__Exercise task__:
Update the items below by replacing every instance of "train door" with "carriage door", keeping all other text unchanged.

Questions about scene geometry
== == ==

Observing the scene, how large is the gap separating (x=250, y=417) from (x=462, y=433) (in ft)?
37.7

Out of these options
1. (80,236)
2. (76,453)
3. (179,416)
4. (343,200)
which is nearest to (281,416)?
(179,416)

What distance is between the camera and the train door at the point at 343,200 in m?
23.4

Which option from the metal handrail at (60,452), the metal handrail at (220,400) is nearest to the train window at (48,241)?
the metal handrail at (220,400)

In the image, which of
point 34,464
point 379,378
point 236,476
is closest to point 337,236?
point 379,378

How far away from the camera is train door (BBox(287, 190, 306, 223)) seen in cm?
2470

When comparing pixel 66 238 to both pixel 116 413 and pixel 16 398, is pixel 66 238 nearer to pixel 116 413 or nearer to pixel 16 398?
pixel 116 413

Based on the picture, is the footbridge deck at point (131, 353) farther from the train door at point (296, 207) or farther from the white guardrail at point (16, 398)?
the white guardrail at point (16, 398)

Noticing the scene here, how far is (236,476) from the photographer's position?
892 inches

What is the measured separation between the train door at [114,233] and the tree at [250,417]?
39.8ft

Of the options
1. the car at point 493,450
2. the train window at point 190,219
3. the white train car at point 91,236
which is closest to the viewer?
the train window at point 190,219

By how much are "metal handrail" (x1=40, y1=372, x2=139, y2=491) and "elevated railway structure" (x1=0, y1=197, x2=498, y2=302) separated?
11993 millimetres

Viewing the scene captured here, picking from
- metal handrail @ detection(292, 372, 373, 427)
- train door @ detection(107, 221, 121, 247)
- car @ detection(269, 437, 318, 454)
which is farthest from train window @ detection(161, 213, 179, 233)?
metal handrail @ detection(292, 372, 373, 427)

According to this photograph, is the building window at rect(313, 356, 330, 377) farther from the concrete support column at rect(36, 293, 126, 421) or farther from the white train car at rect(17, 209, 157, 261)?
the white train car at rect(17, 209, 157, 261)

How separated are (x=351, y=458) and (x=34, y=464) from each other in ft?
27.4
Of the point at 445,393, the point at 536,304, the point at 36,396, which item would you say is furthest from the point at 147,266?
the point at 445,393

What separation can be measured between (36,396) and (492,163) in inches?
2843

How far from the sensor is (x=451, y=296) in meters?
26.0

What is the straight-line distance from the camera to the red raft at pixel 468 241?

== == ==

__Solved exercise__:
Observing the scene, how large is the gap separating (x=250, y=417) from (x=462, y=433) (in ft)?
37.7

Out of these options
1. (80,236)
2. (76,453)
3. (179,416)
4. (343,200)
which is nearest to (281,416)?
(179,416)

What distance is between the camera and the carriage door at the point at 343,200 in m?
23.4

Which option from the metal handrail at (60,452), the metal handrail at (220,400) is nearest to the train window at (48,241)?
the metal handrail at (220,400)

In the image, which of
point 34,464
point 379,378
point 236,476
is closest to point 337,236?
point 379,378

How far away from the camera is carriage door (BBox(287, 190, 306, 223)) seen in cm?
2470

When comparing pixel 66 238 to both pixel 116 413 and pixel 16 398, is pixel 66 238 nearer to pixel 116 413 or nearer to pixel 16 398?
pixel 116 413

Based on the picture, is the footbridge deck at point (131, 353) farther from the carriage door at point (296, 207) or farther from the white guardrail at point (16, 398)?
the white guardrail at point (16, 398)

Noticing the scene here, how far is (236,476) from the photographer's position?
892 inches

What is the measured separation between the carriage door at [114,233] and the tree at [250,417]?
39.8ft

Of the options
1. the car at point 493,450
2. the train window at point 190,219
3. the white train car at point 91,236
which is closest to the viewer?
the train window at point 190,219

By how much are "metal handrail" (x1=40, y1=372, x2=139, y2=491) and "elevated railway structure" (x1=0, y1=197, x2=498, y2=302) separated?
11993 millimetres

Viewing the scene captured here, picking from
- metal handrail @ detection(292, 372, 373, 427)
- carriage door @ detection(107, 221, 121, 247)
- car @ detection(269, 437, 318, 454)
which is farthest from train window @ detection(161, 213, 179, 233)?
metal handrail @ detection(292, 372, 373, 427)

According to this photograph, is the building window at rect(313, 356, 330, 377) farther from the concrete support column at rect(36, 293, 126, 421) or farther from the white train car at rect(17, 209, 157, 261)?
the white train car at rect(17, 209, 157, 261)

How separated are (x=351, y=458) and (x=34, y=464) from each other in ft?
27.4
Of the point at 445,393, the point at 536,304, the point at 36,396, which item would you say is furthest from the point at 147,266?
the point at 445,393

What separation can be measured between (36,396) and (492,163) in inches?
2843

How far from the sensor is (x=451, y=296) in meters?
26.0

What is the straight-line distance from the camera to the red raft at pixel 468 241?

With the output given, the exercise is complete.